Mais algumas tiradas do incrível presidente Jânio Quadros
Confira o novo texto do colunista Fernando Silva
Em 15 de agosto de 1961, Jânio Quadros desceu as rampas do Palácio do Planalto pela última vez, logo após surpreender o país com bizarra renúncia. Passo seguinte. O “homem da vassoura” embarcou num avião da FAB e viajou para São Paulo. Bebeu todas e mais algumas, durante o rápido percurso. Chegou à capital paulista completamente embriagado, mas com uma certeza na cabeça: voltaria a Brasília nos braços do povo.

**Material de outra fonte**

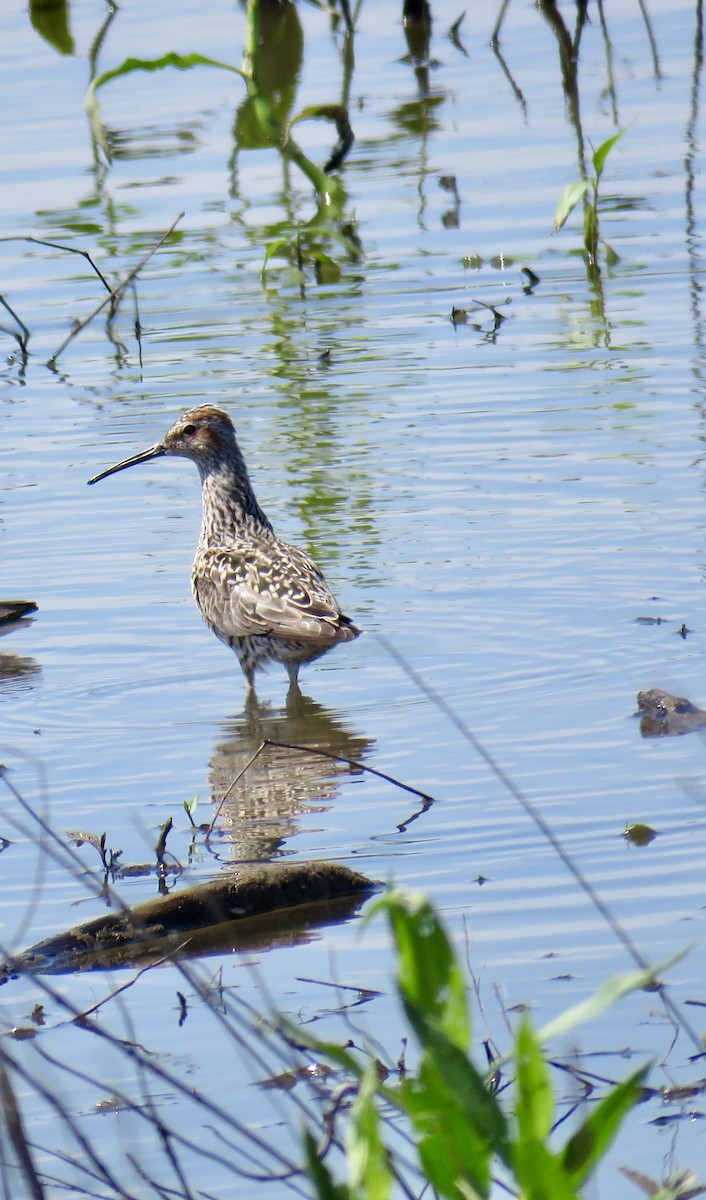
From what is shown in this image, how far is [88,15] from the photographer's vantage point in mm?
21250

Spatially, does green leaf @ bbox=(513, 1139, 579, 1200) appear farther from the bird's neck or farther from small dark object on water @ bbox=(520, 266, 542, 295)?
small dark object on water @ bbox=(520, 266, 542, 295)

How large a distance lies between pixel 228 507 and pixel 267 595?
3.44 ft

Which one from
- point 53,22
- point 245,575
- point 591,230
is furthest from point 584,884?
point 53,22

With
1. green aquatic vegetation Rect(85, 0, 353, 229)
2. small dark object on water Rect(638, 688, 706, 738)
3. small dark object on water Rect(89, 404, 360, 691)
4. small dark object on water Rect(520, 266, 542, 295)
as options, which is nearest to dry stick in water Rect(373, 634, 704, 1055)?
small dark object on water Rect(638, 688, 706, 738)

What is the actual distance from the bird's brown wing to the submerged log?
2.27 m

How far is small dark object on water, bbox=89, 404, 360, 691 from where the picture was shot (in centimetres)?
788

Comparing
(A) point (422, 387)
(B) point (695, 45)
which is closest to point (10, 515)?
(A) point (422, 387)

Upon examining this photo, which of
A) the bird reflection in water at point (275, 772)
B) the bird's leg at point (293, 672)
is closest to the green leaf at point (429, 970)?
the bird reflection in water at point (275, 772)

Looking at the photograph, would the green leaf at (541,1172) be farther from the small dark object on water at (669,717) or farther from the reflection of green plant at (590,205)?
the reflection of green plant at (590,205)

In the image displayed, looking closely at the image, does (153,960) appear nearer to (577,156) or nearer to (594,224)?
(594,224)

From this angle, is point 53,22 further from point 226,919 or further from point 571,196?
point 226,919

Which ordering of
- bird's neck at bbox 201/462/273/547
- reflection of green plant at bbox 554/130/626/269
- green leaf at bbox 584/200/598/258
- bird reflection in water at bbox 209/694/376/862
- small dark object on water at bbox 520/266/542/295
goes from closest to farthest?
bird reflection in water at bbox 209/694/376/862 < bird's neck at bbox 201/462/273/547 < reflection of green plant at bbox 554/130/626/269 < green leaf at bbox 584/200/598/258 < small dark object on water at bbox 520/266/542/295

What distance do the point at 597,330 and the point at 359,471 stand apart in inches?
104

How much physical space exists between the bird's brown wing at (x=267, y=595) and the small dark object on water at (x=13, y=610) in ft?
2.51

Mas deu com os burros n’água. A população nem tomou conhecimento da atitude insana do ex-governador paulista. Quadros parecia não saber com que tipo de gente estava lidando. Ou apenas imaginava conhecer a raça tupiniquim. Depois dessa ação mal calculada, mergulhou no ostracismo por duas décadas. E só retornou ao cenário político para desinfetar a poltrona onde “nádegas indevidas sentaram”. Os traseiros de FCH comovidamente agradecem.
Esse “arranca-rabo” da década de 1980 foi apenas um pequeno aperitivo da rocambolesca carreira de Jânio. Há outros mais. No seu primeiro mandato à frente da Prefeitura da Pauliceia desvairada (1953 a 1955), ele adotou um procedimento estranho. Costumava perambular pela grande metrópole para fiscalizar o funcionamento dos órgãos governamentais. Assim, aparecia subitamente nas repartições públicas, a qualquer hora do dia ou da noite.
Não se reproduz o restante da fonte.